Late Tuesday, U.S. District Judge Casey Pitts, based in San Francisco, ruled that U.S. Immigration and Customs Enforcement’s policy allowing arrests at immigration courthouses was “arbitrary and capricious,” finding that the agency failed to adequately justify the change and appeared inconsistent in explaining where such arrests were permitted.
In his ruling, Pitts argued that ICE’s actions reflected not merely flawed decision-making, but what he described as an absence of meaningful decision-making altogether.
“It is now clear that the lack of connection between ICE’s stated rationales for the 2025 courthouse-arrest policies and the expansion of arrests at immigration courthouses results not from merely unreasoned decisionmaking but a complete lack of decisionmaking,” Pitts wrote.
The decision is the first nationwide order prohibiting arrests at immigration courthouses. A separate case in New York had previously restricted the practice at two locations in that state, but Pitts’s ruling extends the prohibition across the country.
The judge also pointed to confusion surrounding the administration’s legal defense of the policy. In the New York case, a Department of Justice attorney informed the court that the government had made what was described as a “factual error” when it argued that ICE’s 2025 courthouse-arrest policy applied to immigration courts. According to that filing, the policy “does not and has never applied to civil immigration enforcement actions in or near Executive Office for Immigration Review immigration courts.”
Pitts referenced that reversal in his own opinion, suggesting it undermined the government’s position.
“The government spent more than six months arguing to this Court that ICE’s 2025 courthouse-arrest policies represented an intentional and reasoned choice to expand arrests at immigration courthouses. The argument was unconvincing,” he wrote.
The judge further noted that ICE itself appeared to have operated under the assumption for more than a year that the policy did apply to immigration courthouses, only later recognizing the broader impact of its actions.

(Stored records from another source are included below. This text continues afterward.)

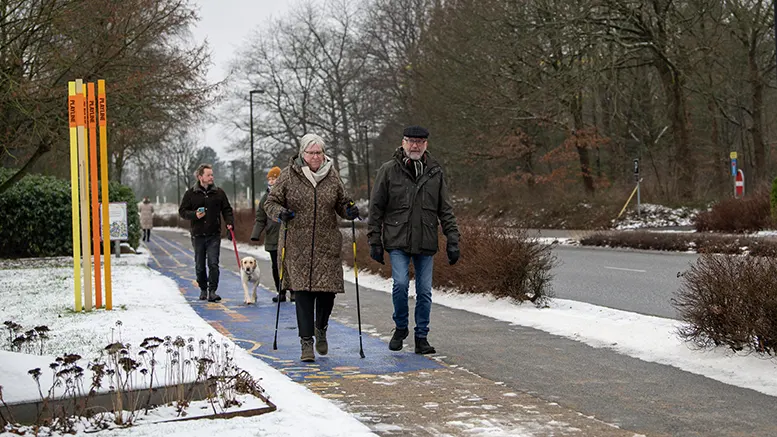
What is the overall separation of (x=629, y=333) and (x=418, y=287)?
2162 mm

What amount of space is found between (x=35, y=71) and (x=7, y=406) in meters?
13.4

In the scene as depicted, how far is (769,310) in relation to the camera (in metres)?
7.62

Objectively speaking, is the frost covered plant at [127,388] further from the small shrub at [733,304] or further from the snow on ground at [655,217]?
the snow on ground at [655,217]

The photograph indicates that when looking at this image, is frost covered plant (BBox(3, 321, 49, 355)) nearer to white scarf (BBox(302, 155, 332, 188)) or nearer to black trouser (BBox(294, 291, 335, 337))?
black trouser (BBox(294, 291, 335, 337))

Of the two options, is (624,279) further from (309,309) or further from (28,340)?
(28,340)

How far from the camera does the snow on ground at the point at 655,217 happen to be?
113ft

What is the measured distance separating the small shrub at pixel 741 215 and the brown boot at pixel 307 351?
19.4 m

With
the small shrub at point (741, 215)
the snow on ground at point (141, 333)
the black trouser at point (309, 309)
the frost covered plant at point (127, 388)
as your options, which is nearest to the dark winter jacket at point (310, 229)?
the black trouser at point (309, 309)

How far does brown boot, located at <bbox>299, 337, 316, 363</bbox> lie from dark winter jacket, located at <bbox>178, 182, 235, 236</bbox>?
6.03m

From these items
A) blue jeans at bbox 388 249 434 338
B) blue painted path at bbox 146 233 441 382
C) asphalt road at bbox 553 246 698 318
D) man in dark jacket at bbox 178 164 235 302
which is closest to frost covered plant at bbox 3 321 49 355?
blue painted path at bbox 146 233 441 382

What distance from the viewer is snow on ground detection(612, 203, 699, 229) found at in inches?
1359

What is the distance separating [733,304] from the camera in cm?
796

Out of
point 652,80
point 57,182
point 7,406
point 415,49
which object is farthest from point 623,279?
point 415,49

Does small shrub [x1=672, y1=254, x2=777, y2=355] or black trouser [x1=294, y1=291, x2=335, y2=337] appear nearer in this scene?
small shrub [x1=672, y1=254, x2=777, y2=355]
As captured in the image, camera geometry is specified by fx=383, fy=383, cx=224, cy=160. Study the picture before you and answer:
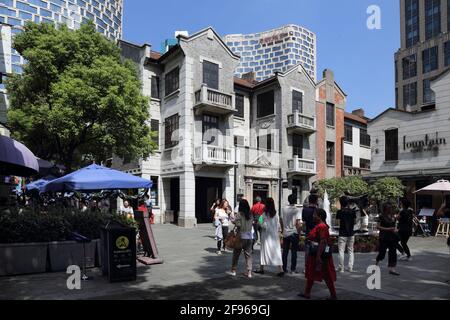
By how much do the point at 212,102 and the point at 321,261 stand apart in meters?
18.4

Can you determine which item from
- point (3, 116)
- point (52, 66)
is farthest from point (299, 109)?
point (3, 116)

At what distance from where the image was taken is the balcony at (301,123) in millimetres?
28441

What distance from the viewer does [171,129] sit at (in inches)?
992

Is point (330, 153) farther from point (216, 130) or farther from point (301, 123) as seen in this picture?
point (216, 130)

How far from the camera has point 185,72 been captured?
2403cm

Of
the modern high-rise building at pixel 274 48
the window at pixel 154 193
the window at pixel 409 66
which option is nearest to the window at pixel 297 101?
the window at pixel 154 193

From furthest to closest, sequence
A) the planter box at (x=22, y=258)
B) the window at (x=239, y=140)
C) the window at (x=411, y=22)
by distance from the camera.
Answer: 1. the window at (x=411, y=22)
2. the window at (x=239, y=140)
3. the planter box at (x=22, y=258)

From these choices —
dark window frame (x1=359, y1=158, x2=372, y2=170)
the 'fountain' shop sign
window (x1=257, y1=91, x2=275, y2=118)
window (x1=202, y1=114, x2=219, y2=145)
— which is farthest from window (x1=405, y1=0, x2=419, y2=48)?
window (x1=202, y1=114, x2=219, y2=145)

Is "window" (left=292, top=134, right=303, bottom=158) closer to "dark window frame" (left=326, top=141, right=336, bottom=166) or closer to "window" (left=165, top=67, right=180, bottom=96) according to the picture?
"dark window frame" (left=326, top=141, right=336, bottom=166)

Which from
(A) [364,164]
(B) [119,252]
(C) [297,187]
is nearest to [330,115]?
(A) [364,164]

According to Pitts, neither the policy language nor the administrative record demonstrated that ICE understood it was removing previous limitations on enforcement activity at immigration courthouses without replacing them with new guidance.
The ruling concluded that the policy violated the Administrative Procedures Act, which requires federal agencies to carefully evaluate and justify significant policy changes before implementing them.
Under the Biden administration, ICE had prohibited civil immigration enforcement near all courthouses, citing concerns that arrests could discourage individuals from attending court proceedings and interfere with the administration of justice.
Pitts said ICE failed to adequately address those concerns when it altered its approach under President Trump.
“The policies entirely fail to address the chilling effect of courthouse arrests on noncitizens’ attendance at court proceedings,” the judge wrote.
During the Trump administration, ICE resumed courthouse arrests and expanded enforcement efforts to immigration courts, where asylum seekers and others with pending immigration matters are required to appear.
The ruling also comes after agency prosecutors began voluntarily dismissing some immigration cases. Migrants often interpreted those dismissals as a sign that removal proceedings had ended, but once cases were no longer active, agents could arrest individuals as they exited the courthouse.
The administration quickly pushed back against the ruling. James Percival, general counsel for the Department of Homeland Security, sharply criticized the decision on social media.
“When a judge sentences a defendant, the defendant is taken into custody. If an alien is ordered removed by an immigration judge, the same should happen,” Percival wrote. He called the ruling “naked judicial activism in service of an anti-American, open borders agenda.”
The dispute highlights the ongoing clash between immigration enforcement priorities and judicial oversight, as courts continue to scrutinize how far federal authorities can go in pursuing enforcement actions while ensuring access to legal proceedings.